Harpers Ferry

Reading this week:

  • The Creation of the American Republic 1776-1787 by Gordon S. Wood

The other weekend my super amazing girlfriend and I went to Harpers Ferry! We had been meaning to go for a while. I have fond memories of Harpers Ferry. There are a number of hiking trails in the vicinity, not to mention the Appalachian Trail itself, and it is a convenient middle distance away from where I grew up (over by Annapolis) which made it an excellent destination for hiking back when I was in the Boy Scouts and I did that sort of thing more often. Meanwhile my super amazing girlfriend wanted to go because we both enjoy day trips and she is trying to go to as many states as possible. However she has strict rules for when it counts as to whether or not she’s been to a state; she has to do something substantial in that state in order to tick it off her travel to-do list. Spending the day in Harpers Ferry, which is conveniently in West Virginia, is substantial enough to count.

Back in my Boy Scout days we didn’t spend a whole lot of time in the museum portions of Harpers Ferry, not that I really had enough American historical context to really appreciate the message they convey anyways. Being young Boy Scouts who by the time we were visiting the town would have been hot off the trail, we were more interested in the touristy candy shops and the like. I therefore learned a whole lot on this visit. Harpers Ferry is a very old town (in American terms) and I was surprised to discover what a center of industry it had been, being one of the major producers of weapons for the United States. There is little evidence of that today, given that they tour down all the gun shops, though just by the geography it is evident there is a lot of potential for water-powered works. If you haven’t been it is an extremely picturesque town on the point of land bordered by the meeting of the Shenandoah and Potomac rivers, surrounded by the Appalachian hills and exposed bedrock that speaks to the ancient nature of the site. Plus we managed to time it so we arrived on perhaps the peak fall day of the year, as I am sure the picture at the top attests to.

Within its long history the main claim to fame for Harpers Ferry is all the ties it has to specifically Black history. This is probably the aspect I’ve only relatively recently acquired to the tools to grasp. The single most well-known event is of course John Brown’s Raid. The “museum” portion of Harpers Ferry is actually a number of different buildings all focusing on different things, and they have an entire building dedicated to John Brown. I learned a good chunk about the raid. For example, I had always imagined it has John Brown as the only white guy along with a handful of formerly enslaved people, so I was surprised to discover he had a relatively sizeable group with him. I think that goes to show that for all the discussion about the abolition of slavery being a difficult choice for so many people in the United States pre-Civil War, there were always a lot of people who knew the right answer and were willing to act on it. Violence is usually an ineffective way to promote political goals, as I think actually the history of the Civil War shows, and I condemn it, but people like John Brown and his compatriots willing to do what they did shows that moral clarity was to be had even in that era.

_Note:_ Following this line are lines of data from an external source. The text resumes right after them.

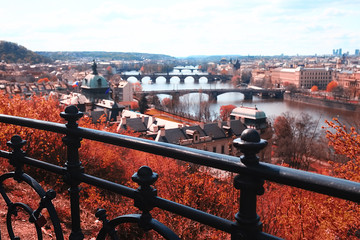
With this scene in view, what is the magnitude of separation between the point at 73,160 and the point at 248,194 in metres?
0.85

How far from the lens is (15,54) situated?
12800 cm

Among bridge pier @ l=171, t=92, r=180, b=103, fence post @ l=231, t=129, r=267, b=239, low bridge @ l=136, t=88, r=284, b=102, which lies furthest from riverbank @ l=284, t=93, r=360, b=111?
fence post @ l=231, t=129, r=267, b=239

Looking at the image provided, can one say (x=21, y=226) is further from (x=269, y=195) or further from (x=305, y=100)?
(x=305, y=100)

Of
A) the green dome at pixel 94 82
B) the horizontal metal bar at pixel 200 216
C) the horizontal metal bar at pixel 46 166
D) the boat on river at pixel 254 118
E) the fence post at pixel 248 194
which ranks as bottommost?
the boat on river at pixel 254 118

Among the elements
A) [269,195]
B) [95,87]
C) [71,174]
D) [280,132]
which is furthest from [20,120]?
[95,87]

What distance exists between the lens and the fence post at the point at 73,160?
60.4 inches

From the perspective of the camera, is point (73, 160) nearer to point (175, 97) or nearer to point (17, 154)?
point (17, 154)

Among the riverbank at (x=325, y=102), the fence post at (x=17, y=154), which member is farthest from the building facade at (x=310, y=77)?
the fence post at (x=17, y=154)

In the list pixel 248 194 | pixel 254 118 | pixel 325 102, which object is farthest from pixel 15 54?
pixel 248 194

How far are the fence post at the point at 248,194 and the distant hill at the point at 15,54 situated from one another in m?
135

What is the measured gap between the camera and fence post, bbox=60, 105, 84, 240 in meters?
1.53

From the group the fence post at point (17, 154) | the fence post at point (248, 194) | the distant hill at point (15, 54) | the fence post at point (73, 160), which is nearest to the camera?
the fence post at point (248, 194)

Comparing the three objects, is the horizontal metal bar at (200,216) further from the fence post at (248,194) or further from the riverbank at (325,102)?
the riverbank at (325,102)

A lot of the museums displays are probably ripe for an update or at least a sprucing up, but Harpers Ferry also does an excellent job I think of contextualizing the history it presents. A good example is the above stone that is displayed on the street in Harpers Ferry with a sign next to it. The stone is a monument erected by the Daughters of the Confederacy that tried to rewrite the history of slavery (as all these monuments try to do), claiming that Black people were somewhere between content and happy with being enslaved. The sign next to it calls out their bullshit. I know it is hard to read in my picture but it talks about a woman named Pearl Tatten speaking up during the ceremony to say that the story was untrue and the enslaved people were always fighting for their freedom, to the astonishment of the people there to celebrate slavery. Probably still better to take the stone down entirely but it is an excellent moment to explain the false narrative these monuments try to impose on American history as part of a political project.

A final note on the Black history on display at Harpers Ferry was a large exhibit on Storer College, a school and college founded originally to educate those recently emancipated in the Civil War which found a home at Harpers Ferry. It was a pivotal institution and I was extremely interested to learn about it during our visit.

Besides the national park site we also explored the environs of Harpers Ferry. There is a place called Jefferson’s Rock, which is a rock that Thomas Jefferson stood at, and in the above picture I am standing near the ruins of St. John’s Episcopal Church. I liked it because it reminded me of Niamkolo Church. Our biggest adventure of the day was hiking up to Maryland Heights for the view. To get there you have to hike a fairly easy but unfairly steep trail which takes about two hours round trip. It was a gorgeous day as I mentioned and maybe even a little hot for fall and we utterly failed to bring any water with us. We pressed on though and were rewarded with a stunning view of the river confluence and the town itself and that Appalachian fall foliage which my super amazing girlfriend would never admit is anywhere as good as what you get up in New England. It was great though and after we managed to get back down we quenched our thirst at one of the local bars which also had a pretty excellent spinach dip. Then we drove home, happy to have had a wonderful day and learned not a little about history.